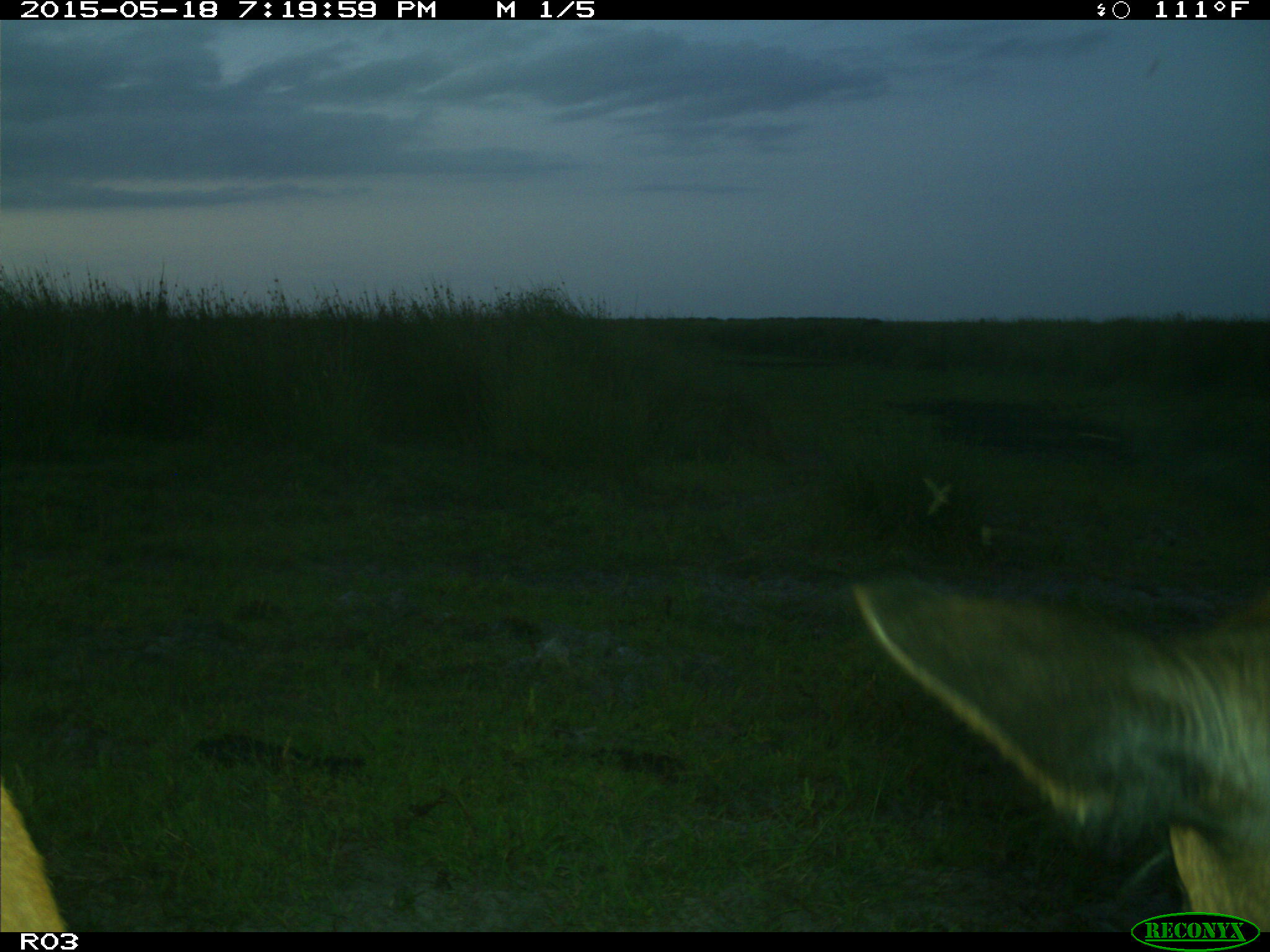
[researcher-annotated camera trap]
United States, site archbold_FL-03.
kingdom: Animalia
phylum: Chordata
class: Mammalia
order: Artiodactyla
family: Bovidae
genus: Bos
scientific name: Bos taurus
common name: domestic cow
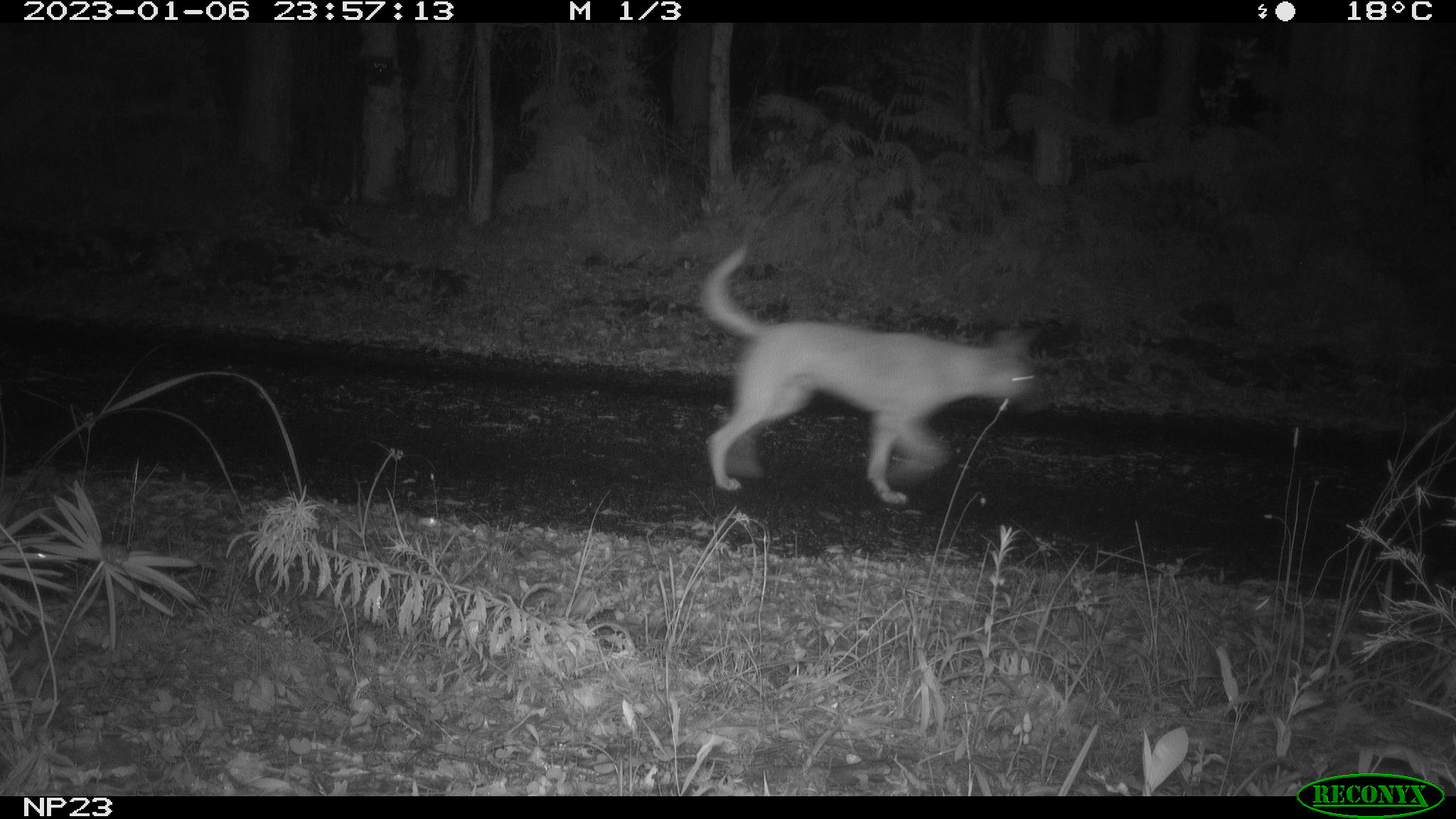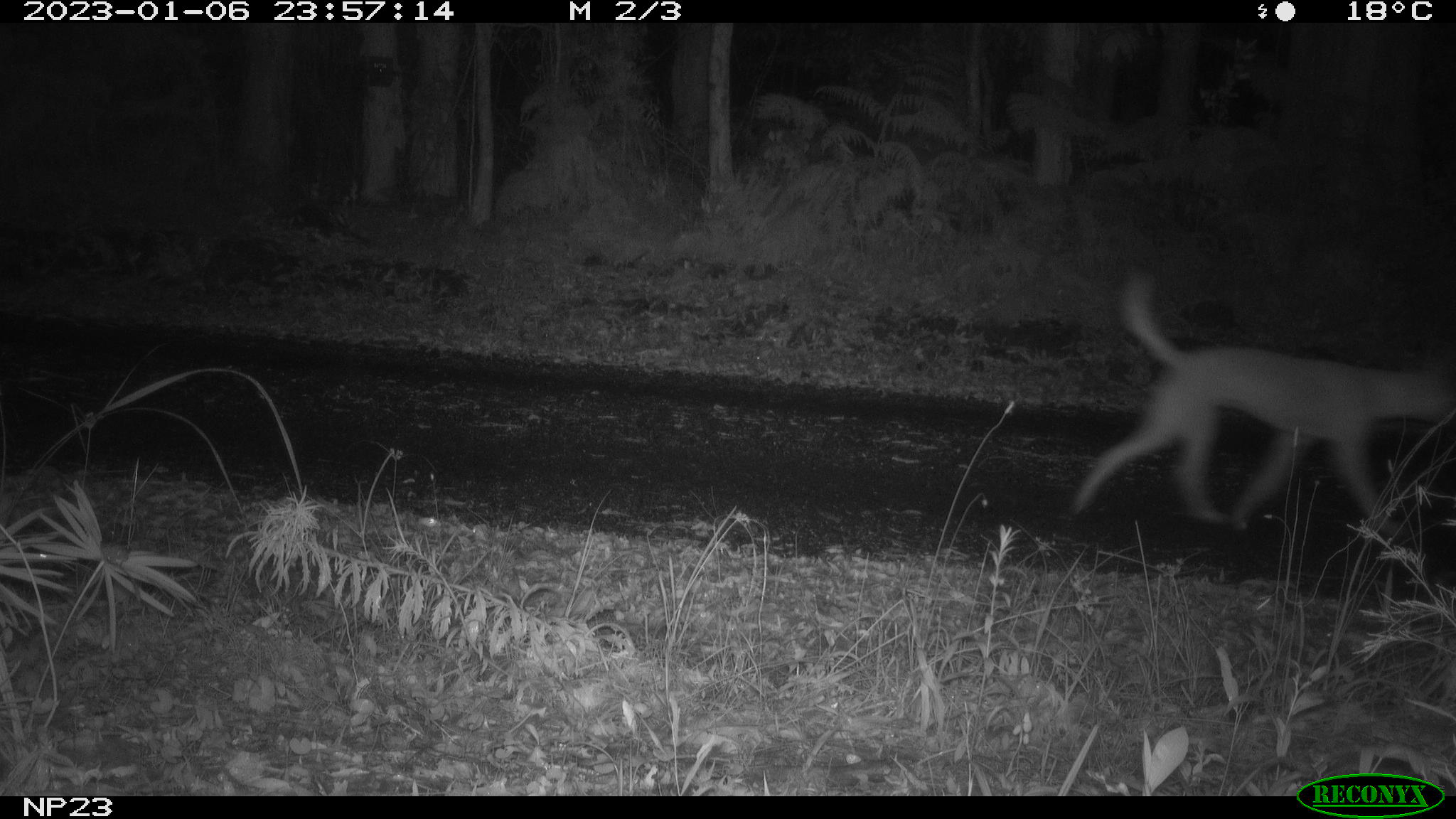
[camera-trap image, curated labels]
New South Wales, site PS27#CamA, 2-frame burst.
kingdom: Animalia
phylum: Chordata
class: Mammalia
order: Carnivora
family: Canidae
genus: Canis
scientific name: Canis familiaris dingo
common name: dingo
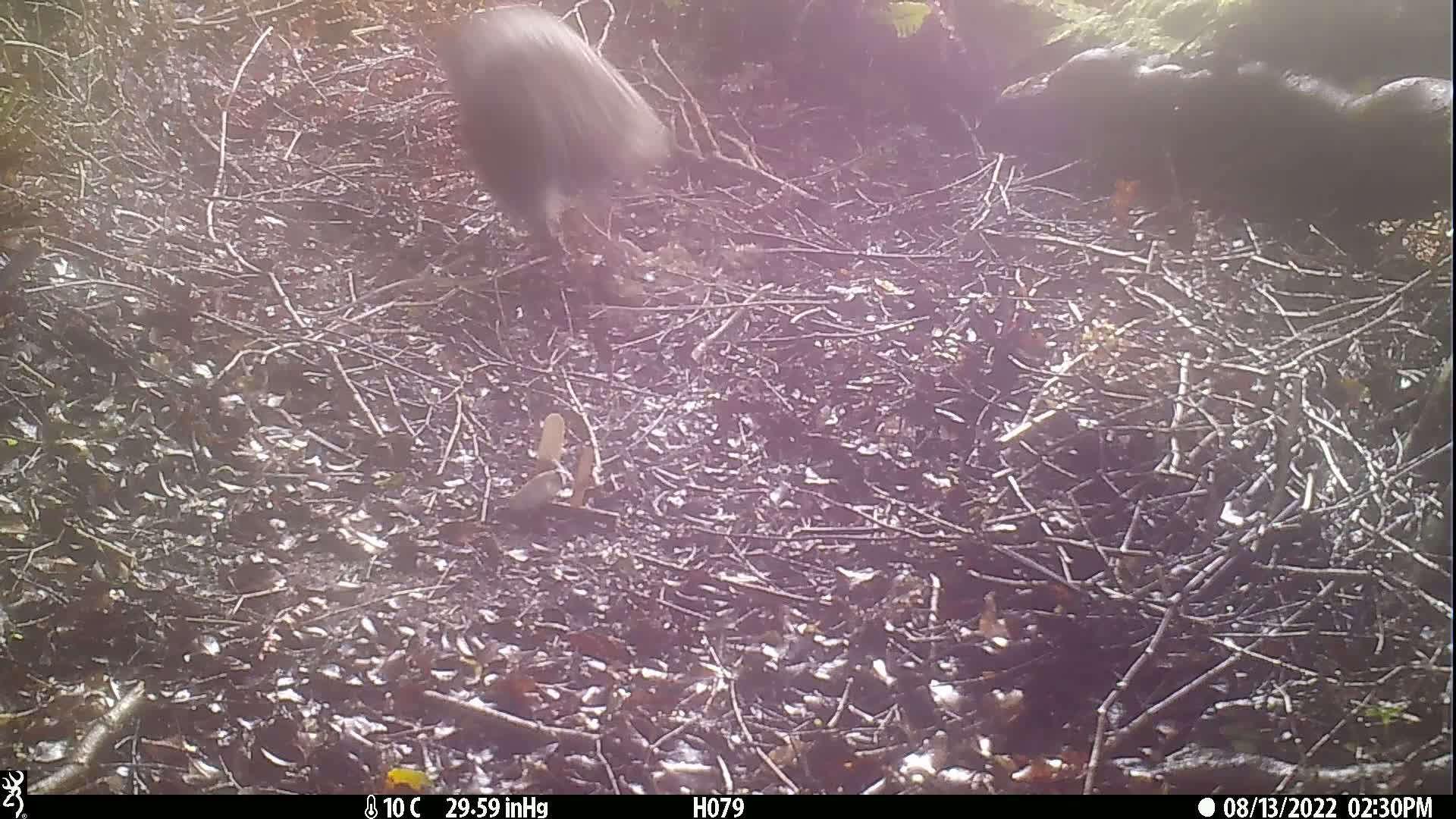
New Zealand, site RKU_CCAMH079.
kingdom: Animalia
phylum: Chordata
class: Aves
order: Apterygiformes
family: Apterygidae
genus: Apteryx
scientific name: Apteryx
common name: kiwi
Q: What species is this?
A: Kiwi (Apteryx).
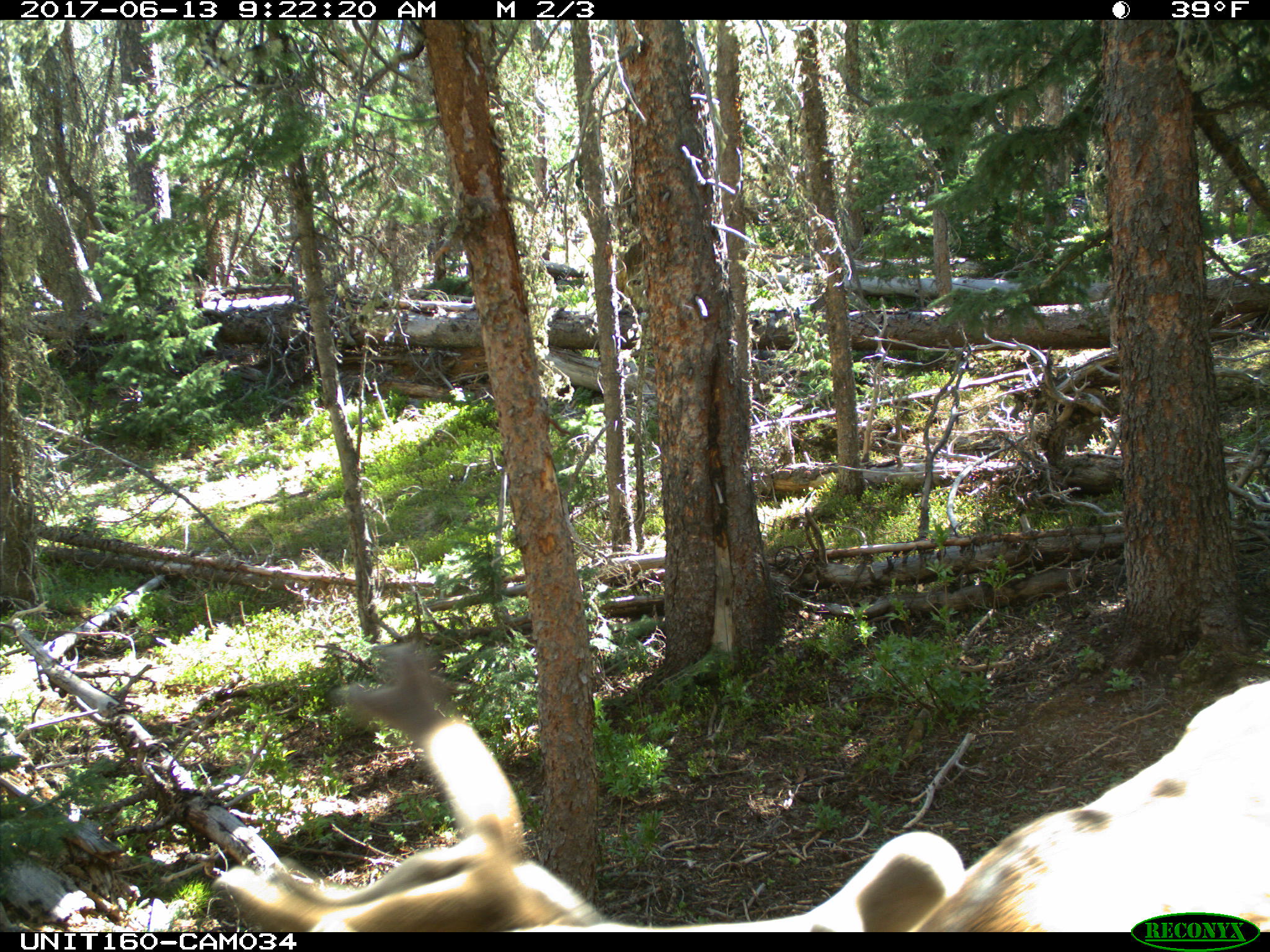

▶ WHAT THIS TASK INVOLVES
Select and copy every line from the records that includes the word "camera".

▶ COMPLETED EXERCISE
[researcher-annotated camera trap]
[camera-trap image, curated labels]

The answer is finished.